Provided passage:
╔══

1. A method for predicting interaction of ligands and receptors, comprising the steps of:

a) representing ligand-receptor interaction by combining representations of ligand interaction sites and representations of receptor interaction sites;

b) training a determining means with representations characterising said at least one ligand-receptor interaction of known or estimated affinity; and

c) using the trained determining means to analyse representations of at least one ligand-receptor interaction of unknown affinity.

2. A method according to claim 1 wherein the ligand-receptor interaction representations comprise representations of molecules selected from the group consisting of peptides binding class I MHC molecules, peptides binding class II MHC molecules and peptides binding HLA molecules.

3. A method according to claim 1 the ligand interaction sites are represented by identifying contact sites within the ligand and combining said contact sites in an arbitrary order.

4. A method according to claim 1 the receptor interaction sites are represented by identifying contact sites within the receptor and combining said contact sites in an arbitrary order.

5. A method according to claim 1, wherein the determining means is selected from the group consisting of an ANN, a HMM, a multiple regression means and a Bayesian network.

6. A computer based system for predicting interaction of ligands and receptors:

a) means for representing ligand-receptor interaction using a combination of representations of ligand interaction sites and representations of receptor interaction sites;

b) means for training a computer or other determining means with representations characterising said at least one ligand-receptor interaction of known or estimated affinity; and

c) means for analysing representations of at least one ligand-receptor interaction of unknown affinity.

╚══

Study questions:
a - Reproduce the stretch of the patent claims from "a) representing ligand-receptor" through "ligand and combining said contact sites in an arbitrary order." word for word.
b - In the patent claims, what group is the determining means selected from according to claim 5?
The data that comes next has no connection to the patent claims.

Information shown:
╔══

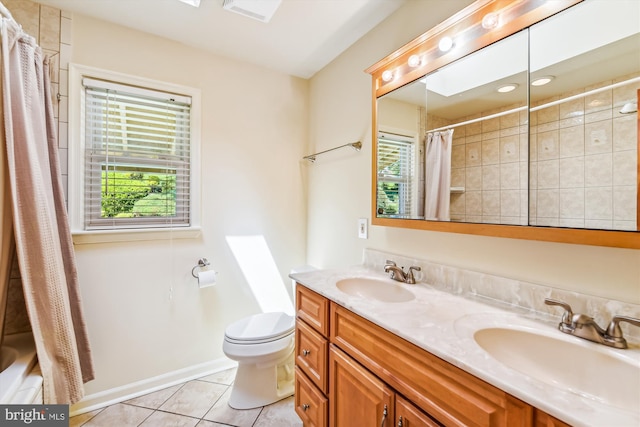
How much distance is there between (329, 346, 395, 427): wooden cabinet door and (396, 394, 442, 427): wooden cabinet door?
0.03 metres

╚══
╔══

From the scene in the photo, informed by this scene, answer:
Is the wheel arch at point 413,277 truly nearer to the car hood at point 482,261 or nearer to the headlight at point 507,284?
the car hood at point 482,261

╚══

Exercise solutions:
a -
a) representing ligand-receptor interaction by combining representations of ligand interaction sites and representations of receptor interaction sites;

b) training a determining means with representations characterising said at least one ligand-receptor interaction of known or estimated affinity; and

c) using the trained determining means to analyse representations of at least one ligand-receptor interaction of unknown affinity.

2. A method according to claim 1 wherein the ligand-receptor interaction representations comprise representations of molecules selected from the group consisting of peptides binding class I MHC molecules, peptides binding class II MHC molecules and peptides binding HLA molecules.

3. A method according to claim 1 the ligand interaction sites are represented by identifying contact sites within the ligand and combining said contact sites in an arbitrary order.

b - An ANN, a HMM, a multiple regression means and a Bayesian network.